David Begun, an anthropologist at the University of Toronto, and his team recently reexamined the jaw bones. They argue that the original identification was incorrect. Based on the fossil's hominin-like canines and premolar roots, they identify that the ape belongs to a previously unknown proto-hominin.

The researchers hypothesize that these proto-hominins were the evolutionary ancestors of another European great ape Graecopithecus, which the same team tentatively identified as an early hominin in 2017. Graecopithecus lived in south-east Europe 7.2 million years ago. If the premise is correct, these hominins would have migrated to Africa 7 million years ago, after undergoing much of their evolutionary development in Europe.

Begun points out that south-east Europe was once occupied by the ancestors of animals like the giraffe and rhino, too. "It's widely agreed that this was the found fauna of most of what we see in Africa today," he told New Scientists. "If the antelopes and giraffes could get into Africa 7 million years ago, why not the apes?"

He recently outlined this idea at a conference of the American Association of Physical Anthropologists.

It's worth noting that Begun has made similar hypotheses before. Writing for the Journal of Human Evolution in 2002, Begun and Elmar Heizmann of the Natural history Museum of Stuttgart discussed a great ape fossil found in Germany that they argued could be the ancestor (broadly speaking) of all living great apes and humans.

"Found in Germany 20 years ago, this specimen is about 16.5 million years old, some 1.5 million years older than similar species from East Africa," Begun said in a statement then. "It suggests that the great ape and human lineage first appeared in Eurasia and not Africa."

Migrating out of Africa

In the Descent of Man, Charles Darwin proposed that hominins descended out of Africa. Considering the relatively few fossils available at the time, it is a testament to Darwin's astuteness that his hypothesis remains the leading theory.

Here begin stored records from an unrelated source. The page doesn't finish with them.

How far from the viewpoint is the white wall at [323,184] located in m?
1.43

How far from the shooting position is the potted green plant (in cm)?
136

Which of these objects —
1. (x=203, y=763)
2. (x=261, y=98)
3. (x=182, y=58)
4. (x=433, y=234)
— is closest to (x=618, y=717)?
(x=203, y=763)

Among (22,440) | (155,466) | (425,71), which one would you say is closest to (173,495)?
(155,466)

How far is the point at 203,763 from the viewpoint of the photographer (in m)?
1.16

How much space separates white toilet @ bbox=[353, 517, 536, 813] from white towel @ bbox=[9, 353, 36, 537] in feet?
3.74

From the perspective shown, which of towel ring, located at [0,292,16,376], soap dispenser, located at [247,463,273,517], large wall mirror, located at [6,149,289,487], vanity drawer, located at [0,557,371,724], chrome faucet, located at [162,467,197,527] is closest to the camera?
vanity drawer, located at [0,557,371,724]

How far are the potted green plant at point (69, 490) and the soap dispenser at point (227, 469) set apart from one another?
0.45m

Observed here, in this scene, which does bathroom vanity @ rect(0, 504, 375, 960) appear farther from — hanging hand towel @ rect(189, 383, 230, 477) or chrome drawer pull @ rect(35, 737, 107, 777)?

Since Darwin's time, we have unearthed many more fossils and discovered new evidence in genetics. As such, our African-origin story has undergone many updates and revisions since 1871. Today, it has splintered into two theories: the "out of Africa" theory and the "multi-regional" theory.

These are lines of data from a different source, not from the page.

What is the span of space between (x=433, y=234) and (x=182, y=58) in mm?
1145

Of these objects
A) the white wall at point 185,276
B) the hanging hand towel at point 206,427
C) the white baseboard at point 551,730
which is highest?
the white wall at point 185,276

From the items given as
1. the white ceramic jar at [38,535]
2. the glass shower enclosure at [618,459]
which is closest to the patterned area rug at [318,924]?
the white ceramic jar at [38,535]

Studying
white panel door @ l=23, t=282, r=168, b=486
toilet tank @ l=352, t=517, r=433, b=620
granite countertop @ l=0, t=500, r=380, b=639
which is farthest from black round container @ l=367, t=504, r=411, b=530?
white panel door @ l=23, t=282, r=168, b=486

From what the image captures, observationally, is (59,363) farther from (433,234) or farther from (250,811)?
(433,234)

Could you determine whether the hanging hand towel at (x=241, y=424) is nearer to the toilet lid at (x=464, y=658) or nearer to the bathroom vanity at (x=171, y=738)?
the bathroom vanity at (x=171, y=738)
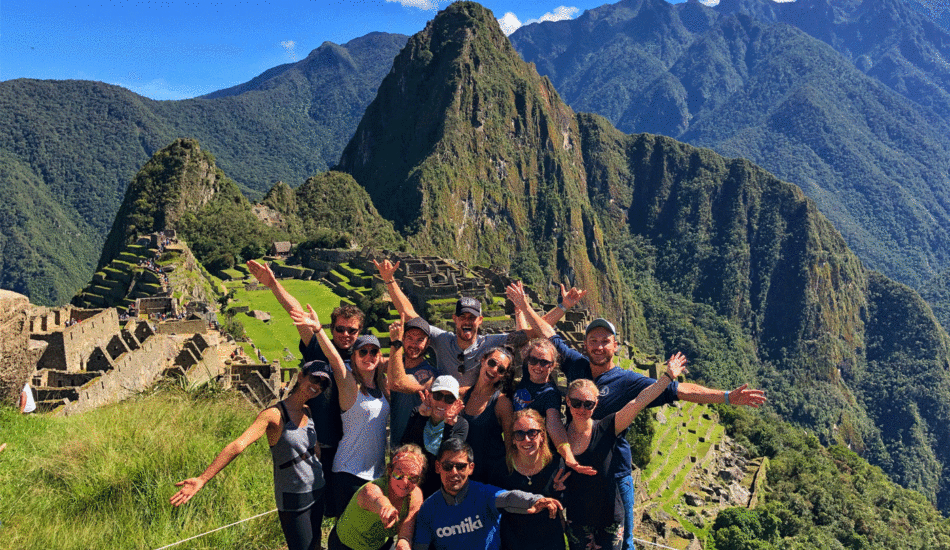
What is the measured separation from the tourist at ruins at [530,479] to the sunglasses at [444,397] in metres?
0.57

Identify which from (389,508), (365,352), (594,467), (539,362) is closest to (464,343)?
(539,362)

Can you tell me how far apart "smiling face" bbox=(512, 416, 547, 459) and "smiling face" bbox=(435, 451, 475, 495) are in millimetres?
474

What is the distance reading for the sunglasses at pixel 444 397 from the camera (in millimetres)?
5476

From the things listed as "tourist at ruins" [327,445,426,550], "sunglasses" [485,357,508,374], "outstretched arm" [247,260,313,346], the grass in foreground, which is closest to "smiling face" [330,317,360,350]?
"outstretched arm" [247,260,313,346]

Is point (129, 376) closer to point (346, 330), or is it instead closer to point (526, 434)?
point (346, 330)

The out of Africa theory suggests that the cradle of all humanity was Africa. Homo sapiens evolved exclusively and recently on that continent. At some point in prehistory, our ancestors migrated from Africa to Eurasia and replaced other subspecies of the genus Homo, such as Neanderthals. This is the dominant theory among scientists, and current evidence seems to support it best — though, say that in some circles and be prepared for a late-night debate that goes well past last call.

The multi-regional theory suggests that humans evolved in parallel across various regions. According to this model, the hominins Homo erectus left Africa to settle across Eurasia and (maybe) Australia. These disparate populations eventually evolved into modern humans thanks to a helping dollop of gene flow.

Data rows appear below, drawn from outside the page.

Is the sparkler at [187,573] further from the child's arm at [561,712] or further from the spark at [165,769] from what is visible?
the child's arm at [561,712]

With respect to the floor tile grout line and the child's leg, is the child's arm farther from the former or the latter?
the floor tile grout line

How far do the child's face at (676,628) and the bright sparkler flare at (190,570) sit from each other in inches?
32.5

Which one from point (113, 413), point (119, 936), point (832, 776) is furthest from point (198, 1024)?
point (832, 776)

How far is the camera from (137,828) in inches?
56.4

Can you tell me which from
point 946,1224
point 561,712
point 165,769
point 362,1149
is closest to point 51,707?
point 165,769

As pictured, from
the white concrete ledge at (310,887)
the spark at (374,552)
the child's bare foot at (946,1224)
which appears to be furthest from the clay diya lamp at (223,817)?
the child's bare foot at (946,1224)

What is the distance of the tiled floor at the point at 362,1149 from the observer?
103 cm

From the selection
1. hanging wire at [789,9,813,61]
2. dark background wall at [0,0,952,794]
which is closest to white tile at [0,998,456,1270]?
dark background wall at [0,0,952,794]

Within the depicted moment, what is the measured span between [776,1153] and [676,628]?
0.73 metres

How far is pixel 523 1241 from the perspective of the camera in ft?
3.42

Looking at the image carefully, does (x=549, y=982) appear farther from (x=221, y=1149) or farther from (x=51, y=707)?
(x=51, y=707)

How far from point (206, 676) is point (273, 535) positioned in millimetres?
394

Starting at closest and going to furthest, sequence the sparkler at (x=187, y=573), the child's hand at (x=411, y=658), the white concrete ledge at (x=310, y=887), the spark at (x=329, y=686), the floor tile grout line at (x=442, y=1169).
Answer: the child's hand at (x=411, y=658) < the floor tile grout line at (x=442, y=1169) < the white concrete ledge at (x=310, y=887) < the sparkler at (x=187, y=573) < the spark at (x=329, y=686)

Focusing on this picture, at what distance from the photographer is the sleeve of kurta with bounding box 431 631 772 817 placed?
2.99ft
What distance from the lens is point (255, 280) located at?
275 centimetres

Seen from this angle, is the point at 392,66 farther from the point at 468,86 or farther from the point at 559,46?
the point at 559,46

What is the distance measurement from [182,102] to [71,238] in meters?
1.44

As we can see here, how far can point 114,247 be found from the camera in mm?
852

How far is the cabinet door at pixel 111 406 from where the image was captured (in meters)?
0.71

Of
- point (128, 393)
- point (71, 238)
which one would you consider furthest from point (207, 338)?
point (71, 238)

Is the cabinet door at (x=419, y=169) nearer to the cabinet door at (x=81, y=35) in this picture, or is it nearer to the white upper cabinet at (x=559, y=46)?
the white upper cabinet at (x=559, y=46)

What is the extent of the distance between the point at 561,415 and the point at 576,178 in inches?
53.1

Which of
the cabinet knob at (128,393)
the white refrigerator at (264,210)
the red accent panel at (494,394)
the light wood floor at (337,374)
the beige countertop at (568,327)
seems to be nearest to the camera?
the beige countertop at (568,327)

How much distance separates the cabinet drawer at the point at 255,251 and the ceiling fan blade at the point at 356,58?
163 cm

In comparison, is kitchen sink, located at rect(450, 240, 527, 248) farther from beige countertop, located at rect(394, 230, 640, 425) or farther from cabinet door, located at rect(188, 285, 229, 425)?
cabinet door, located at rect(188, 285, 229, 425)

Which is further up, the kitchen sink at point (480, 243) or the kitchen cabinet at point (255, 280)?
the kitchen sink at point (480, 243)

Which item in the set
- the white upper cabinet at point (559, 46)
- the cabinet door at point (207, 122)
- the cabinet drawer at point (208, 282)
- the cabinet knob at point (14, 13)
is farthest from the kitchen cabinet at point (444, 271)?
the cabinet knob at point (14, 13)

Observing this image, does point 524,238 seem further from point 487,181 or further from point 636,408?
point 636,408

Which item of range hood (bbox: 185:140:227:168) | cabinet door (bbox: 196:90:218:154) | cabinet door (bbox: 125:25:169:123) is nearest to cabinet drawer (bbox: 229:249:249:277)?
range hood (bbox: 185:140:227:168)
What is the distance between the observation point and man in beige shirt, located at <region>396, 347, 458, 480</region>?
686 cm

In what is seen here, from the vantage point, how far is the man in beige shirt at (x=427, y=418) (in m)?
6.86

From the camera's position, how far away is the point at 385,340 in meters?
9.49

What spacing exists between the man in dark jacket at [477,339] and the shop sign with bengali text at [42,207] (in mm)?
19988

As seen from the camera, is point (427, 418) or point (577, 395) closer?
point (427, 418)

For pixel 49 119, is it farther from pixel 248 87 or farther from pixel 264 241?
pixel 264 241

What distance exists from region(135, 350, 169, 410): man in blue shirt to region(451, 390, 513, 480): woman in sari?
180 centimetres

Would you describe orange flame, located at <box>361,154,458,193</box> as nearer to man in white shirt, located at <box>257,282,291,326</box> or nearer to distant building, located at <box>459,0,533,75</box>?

Of course, there are the broad strokes of very nuanced models, and we're leaving a lot of discussion out. There is, for example, a debate as to whether African Homo erectus fossils should be considered alongside Asian ones or should be labeled as a different subspecies, Homo ergaster.

Proponents of the out-of-Africa model aren't sure whether non-African humans descended from a single migration out of Africa or at least two major waves of migration followed by a lot of interbreeding.

Did we head east or south of Eden?

Not all anthropologists agree with Begun and his team's conclusions. As noted by New Scientist, it is possible that the Nikiti ape is not related to hominins at all. It may have evolved similar features independently, developing teeth to eat similar foods or chew in a similar manner as early hominins.

Ultimately, Nikiti ape alone doesn't offer enough evidence to upend the out of Africa model, which is supported by a more robust fossil record and DNA evidence. But additional evidence may be uncovered to lend further credence to Begun's hypothesis or lead us to yet unconsidered ideas about humanity's evolution.